The bacterial quorum sensing phenomenon has been well studied since its discovery and has traditionally been considered to include signaling pathways recognized exclusively within either Gram-positive or Gram-negative bacteria. These groups of bacteria synthesize structurally distinct signaling molecules to mediate quorum sensing, where Gram-positive bacteria traditionally utilize small autoinducing peptides (AIPs) and Gram-negatives use small molecules such as acyl-homoserine lactones (AHLs). The structural differences between the types of signaling molecules have historically implied a lack of cross-talk among Gram-positive and Gram-negative quorum sensing systems. Recent investigations, however, have demonstrated the ability for AIPs and AHLs to be produced by non-canonical organisms, implying quorum sensing systems may be more universally recognized than previously hypothesized. With that in mind, our interests were piqued by the organisms Lactobacillus plantarum, a Gram-positive commensal probiotic known to participate in AIP-mediated quorum sensing, and Pseudomonas aeruginosa, a characterized Gram-negative pathogen whose virulence is in part controlled by AHL-mediated quorum sensing.
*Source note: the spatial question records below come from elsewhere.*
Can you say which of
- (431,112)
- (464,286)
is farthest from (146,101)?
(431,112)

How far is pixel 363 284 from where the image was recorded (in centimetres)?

Both health-related organisms are known to inhabit the human gut in various instances, both are characterized to elicit distinct effects on host immunity, and some studies hint at the putative ability of L. plantarum to degrade AHLs produced by P. aeruginosa. We therefore wanted to determine if L. plantarum cultures would respond to the addition of N-(3-oxododecanoyl)-L-homoserine lactone (3OC12) from P. aeruginosa by analyzing changes on both the transcriptome and proteome over time. Based on the observed upregulation of various two-component systems, response regulators, and native quorum sensing related genes, the resulting data provide evidence of an AHL recognition and response by L. plantarum.

Broad range shuttle vector construction and promoter evaluation for the use of Lactobacillus plantarum WCFS1 as a microbial engineering platform.

As the field of synthetic biology grows, efforts to deploy complex genetic circuits in nonlaboratory strains of bacteria will continue to be a focus of research laboratories. Members of the Lactobacillus genus are good targets for synthetic biology research as several species are already used in many foods and as probiotics. Additionally, Lactobacilli offer a relatively safe vehicle for microbiological treatment of various health issues considering these commensals are often minor constituents of the gut microbial community and maintain allochthonous behavior. In order to generate a foundation for engineering, we developed a shuttle vector for subcloning in Escherichia coli and used it to characterize the transcriptional and translational activities of a number of promoters native to Lactobacillus plantarum WCFS1. Additionally, we demonstrated the use of this vector system in multiple Lactobacillus species, and provided examples of non-native promoter recognition by both L. plantarum and E. coli strains that might allow a shortcut assessment of circuit outputs. A variety of promoter activities were observed covering a range of protein expression levels peaking at various times throughout growth, and subsequent directed mutations were demonstrated and suggested to further increase the degree of output tuning. We believe these data show the potential for L. plantarum WCFS1 to be used as a nontraditional synthetic biology chassis and provide evidence that our system can be transitioned to other probiotic Lactobacillus species as well.